1971 Mass rape allegations massive propoganda: Sarmila Bose




1971 Mass rape allegations massive propoganda: Sarmila Bose 
New impartial evidence debunks 1971 rape allegations against Pakistan Army

A study of the 1971 conflict by an Indian academic, Prof Sarmila Bose, says the Pakistan army personnel did not rape Bengali women as has been widely alleged by Indian and Bangladeshi writers. While Prof Bose’s study focuses on certain specific cases, the finding is very interesting, based as it is on extensive interviews with eyewitnesses. The study also determines the pattern of conflict as three-layered: West Pakistan versus East Pakistan, East Pakistanis (pro-Independence) versus East Pakistanis (pro-Union) and the fateful war between India and Pakistan.
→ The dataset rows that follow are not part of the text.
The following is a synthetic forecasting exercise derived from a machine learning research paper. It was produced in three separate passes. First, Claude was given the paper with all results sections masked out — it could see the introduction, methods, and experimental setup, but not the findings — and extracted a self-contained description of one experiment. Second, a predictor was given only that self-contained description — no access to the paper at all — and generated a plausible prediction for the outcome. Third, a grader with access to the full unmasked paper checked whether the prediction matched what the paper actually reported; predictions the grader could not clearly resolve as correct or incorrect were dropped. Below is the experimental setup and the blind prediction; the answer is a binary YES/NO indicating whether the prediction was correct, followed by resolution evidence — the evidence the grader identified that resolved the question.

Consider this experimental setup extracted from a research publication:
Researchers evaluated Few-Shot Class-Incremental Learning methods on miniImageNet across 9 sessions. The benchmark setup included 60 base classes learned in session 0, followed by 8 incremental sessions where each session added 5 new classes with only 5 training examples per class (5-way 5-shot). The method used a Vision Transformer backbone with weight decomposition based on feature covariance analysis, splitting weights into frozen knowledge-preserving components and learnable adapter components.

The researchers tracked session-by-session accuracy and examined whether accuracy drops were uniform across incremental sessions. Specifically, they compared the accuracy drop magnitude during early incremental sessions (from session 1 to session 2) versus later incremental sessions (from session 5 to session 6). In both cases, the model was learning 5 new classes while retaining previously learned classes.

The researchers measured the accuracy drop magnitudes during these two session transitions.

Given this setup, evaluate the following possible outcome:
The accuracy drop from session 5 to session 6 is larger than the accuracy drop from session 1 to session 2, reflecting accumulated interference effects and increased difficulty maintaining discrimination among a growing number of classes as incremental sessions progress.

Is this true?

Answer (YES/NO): NO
As Prof Bose has noted, no prior study of the conflict has been done. What we have are narratives that strengthen one point of view by rubbishing contending viewpoints. The Bangladeshi meta-narrative, for instance, focuses on the rape issue and uses that not only to demonise the Pakistan army but also exploit it as a symbol of why it was important to break away from (West) Pakistan. Indeed, the sheer number of Bangladeshi women raped is placed in the millions, a fact to which the Hamoodur Rehman Commission Report also referred and declared as absurd. Even so, over the years the charge of rape has stuck to the Pakistan army and weighed it down in moral terms. Prof Bose, a Bengali herself and belonging to the family of Netaji Subhash Chandra Bose, has done a remarkable job of investigating the charge and paving the way for independent scholars to probe the issue further.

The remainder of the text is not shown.